Nothing but the lines from the line with "Of the train" through the end of the data is to be copied, and each is to be copied exactly.

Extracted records
^^^^
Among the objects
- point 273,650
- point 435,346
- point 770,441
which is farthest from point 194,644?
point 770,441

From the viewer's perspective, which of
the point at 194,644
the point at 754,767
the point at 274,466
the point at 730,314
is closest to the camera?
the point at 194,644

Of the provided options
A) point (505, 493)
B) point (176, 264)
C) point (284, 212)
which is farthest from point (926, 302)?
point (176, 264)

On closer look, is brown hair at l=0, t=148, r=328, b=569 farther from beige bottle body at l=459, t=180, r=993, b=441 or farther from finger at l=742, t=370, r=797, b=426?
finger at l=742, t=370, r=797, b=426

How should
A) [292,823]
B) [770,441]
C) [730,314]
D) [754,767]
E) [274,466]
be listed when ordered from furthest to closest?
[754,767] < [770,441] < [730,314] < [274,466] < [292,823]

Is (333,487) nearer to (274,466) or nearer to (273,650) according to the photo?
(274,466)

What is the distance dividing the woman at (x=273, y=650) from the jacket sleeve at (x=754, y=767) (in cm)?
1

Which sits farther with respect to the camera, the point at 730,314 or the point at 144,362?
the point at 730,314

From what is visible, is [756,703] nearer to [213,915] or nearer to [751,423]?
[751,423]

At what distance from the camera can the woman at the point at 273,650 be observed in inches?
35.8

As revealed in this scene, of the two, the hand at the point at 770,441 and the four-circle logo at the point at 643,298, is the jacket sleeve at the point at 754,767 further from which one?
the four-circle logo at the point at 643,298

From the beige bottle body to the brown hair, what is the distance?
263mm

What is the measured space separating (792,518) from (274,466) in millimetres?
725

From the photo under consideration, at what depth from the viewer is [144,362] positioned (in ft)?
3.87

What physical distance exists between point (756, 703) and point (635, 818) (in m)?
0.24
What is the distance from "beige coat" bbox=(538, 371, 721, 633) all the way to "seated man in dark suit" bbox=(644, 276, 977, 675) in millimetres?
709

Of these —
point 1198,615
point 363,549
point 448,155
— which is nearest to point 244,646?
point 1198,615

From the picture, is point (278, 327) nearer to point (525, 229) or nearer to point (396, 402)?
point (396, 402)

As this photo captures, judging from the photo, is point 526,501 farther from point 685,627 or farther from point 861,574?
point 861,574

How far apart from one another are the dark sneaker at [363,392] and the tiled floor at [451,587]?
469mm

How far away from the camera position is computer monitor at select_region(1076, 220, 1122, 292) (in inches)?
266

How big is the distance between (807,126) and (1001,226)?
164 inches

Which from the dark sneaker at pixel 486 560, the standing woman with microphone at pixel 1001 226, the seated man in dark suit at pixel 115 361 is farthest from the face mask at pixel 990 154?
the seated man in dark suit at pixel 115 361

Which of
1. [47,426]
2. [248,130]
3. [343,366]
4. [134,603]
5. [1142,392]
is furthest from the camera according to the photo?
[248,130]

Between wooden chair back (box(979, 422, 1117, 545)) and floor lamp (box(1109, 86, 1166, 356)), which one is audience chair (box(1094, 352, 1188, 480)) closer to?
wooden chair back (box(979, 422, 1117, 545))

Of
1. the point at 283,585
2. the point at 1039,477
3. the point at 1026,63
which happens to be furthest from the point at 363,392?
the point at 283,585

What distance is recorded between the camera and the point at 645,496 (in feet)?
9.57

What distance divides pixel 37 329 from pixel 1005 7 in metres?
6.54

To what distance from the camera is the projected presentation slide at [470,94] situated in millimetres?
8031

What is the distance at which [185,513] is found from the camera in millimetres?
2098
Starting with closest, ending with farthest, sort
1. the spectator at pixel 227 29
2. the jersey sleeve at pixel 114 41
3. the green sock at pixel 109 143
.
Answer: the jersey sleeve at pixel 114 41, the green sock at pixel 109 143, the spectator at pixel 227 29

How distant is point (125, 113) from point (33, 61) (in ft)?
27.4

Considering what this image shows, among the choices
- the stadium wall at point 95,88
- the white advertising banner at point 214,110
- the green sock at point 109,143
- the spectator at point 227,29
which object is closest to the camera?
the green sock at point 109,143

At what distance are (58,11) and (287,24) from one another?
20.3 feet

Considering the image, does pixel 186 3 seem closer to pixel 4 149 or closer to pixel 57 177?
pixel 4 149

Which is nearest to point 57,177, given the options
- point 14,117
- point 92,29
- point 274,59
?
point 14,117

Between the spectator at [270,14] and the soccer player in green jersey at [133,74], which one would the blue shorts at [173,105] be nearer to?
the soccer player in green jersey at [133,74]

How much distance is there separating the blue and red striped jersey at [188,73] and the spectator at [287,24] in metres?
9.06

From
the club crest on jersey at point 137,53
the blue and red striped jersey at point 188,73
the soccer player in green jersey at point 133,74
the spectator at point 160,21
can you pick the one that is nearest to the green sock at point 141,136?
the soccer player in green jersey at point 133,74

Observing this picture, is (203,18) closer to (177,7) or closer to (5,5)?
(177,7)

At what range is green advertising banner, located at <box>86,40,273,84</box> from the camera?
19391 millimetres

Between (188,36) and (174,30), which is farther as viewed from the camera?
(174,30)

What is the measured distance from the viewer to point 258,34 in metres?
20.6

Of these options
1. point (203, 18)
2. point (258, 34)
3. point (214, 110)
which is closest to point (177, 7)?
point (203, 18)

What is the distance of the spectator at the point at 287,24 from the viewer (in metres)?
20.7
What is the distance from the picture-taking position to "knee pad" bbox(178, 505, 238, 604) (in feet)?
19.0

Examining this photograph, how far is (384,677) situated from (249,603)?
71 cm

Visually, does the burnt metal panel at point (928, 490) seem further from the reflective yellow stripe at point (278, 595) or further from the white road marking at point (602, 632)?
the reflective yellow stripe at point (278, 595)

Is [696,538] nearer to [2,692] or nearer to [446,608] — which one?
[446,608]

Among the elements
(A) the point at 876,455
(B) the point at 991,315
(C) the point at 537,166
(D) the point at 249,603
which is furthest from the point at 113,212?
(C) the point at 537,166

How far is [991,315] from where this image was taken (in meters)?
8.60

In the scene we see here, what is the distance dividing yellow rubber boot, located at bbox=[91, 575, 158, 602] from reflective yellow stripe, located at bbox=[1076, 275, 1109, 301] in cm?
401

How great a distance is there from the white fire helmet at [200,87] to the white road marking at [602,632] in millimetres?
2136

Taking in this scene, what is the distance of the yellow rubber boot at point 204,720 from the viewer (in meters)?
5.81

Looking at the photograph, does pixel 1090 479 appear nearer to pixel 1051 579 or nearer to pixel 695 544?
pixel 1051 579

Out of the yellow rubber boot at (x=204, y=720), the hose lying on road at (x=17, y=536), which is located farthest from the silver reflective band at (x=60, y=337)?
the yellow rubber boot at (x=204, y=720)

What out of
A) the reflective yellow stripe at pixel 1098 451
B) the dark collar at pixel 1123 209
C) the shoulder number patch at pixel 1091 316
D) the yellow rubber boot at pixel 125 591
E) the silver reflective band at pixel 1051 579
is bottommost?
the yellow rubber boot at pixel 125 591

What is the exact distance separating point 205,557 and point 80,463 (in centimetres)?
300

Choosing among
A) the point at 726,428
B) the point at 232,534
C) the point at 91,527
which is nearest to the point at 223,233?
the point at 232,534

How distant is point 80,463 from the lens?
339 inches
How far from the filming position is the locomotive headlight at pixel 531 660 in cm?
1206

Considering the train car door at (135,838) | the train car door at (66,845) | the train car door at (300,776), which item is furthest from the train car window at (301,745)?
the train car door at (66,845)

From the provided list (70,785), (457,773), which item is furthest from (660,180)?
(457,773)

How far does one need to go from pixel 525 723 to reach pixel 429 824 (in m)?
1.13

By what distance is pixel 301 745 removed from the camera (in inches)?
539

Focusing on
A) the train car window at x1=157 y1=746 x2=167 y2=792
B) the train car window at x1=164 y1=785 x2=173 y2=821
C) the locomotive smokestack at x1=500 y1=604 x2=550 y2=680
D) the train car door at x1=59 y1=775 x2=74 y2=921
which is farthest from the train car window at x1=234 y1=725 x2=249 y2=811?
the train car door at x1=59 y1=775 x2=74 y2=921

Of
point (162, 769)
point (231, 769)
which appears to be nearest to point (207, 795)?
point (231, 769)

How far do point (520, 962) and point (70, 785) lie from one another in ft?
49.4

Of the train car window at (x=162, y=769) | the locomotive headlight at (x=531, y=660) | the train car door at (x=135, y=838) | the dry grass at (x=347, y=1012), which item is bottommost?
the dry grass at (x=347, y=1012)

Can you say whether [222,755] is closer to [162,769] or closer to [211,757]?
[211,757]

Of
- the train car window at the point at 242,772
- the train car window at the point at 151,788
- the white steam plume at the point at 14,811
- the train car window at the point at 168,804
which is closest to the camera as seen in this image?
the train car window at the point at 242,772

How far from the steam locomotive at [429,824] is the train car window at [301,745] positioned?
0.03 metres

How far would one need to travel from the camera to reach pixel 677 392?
^^^^
**Solution for this exercise**:
Of the train car window at (x=162, y=769) | the locomotive headlight at (x=531, y=660) | the train car door at (x=135, y=838) | the dry grass at (x=347, y=1012), which item is bottommost?
the dry grass at (x=347, y=1012)

Can you say whether [222,755] is closer to [162,769] or closer to [211,757]?
[211,757]

Of
- the train car window at the point at 242,772
- the train car window at the point at 151,788
- the white steam plume at the point at 14,811
- the train car window at the point at 168,804
which is closest to the camera as seen in this image?
the train car window at the point at 242,772

How far from the steam locomotive at [429,824] is the train car window at [301,745] positioned?
0.03 metres

How far would one need to travel from the camera to reach pixel 677 392?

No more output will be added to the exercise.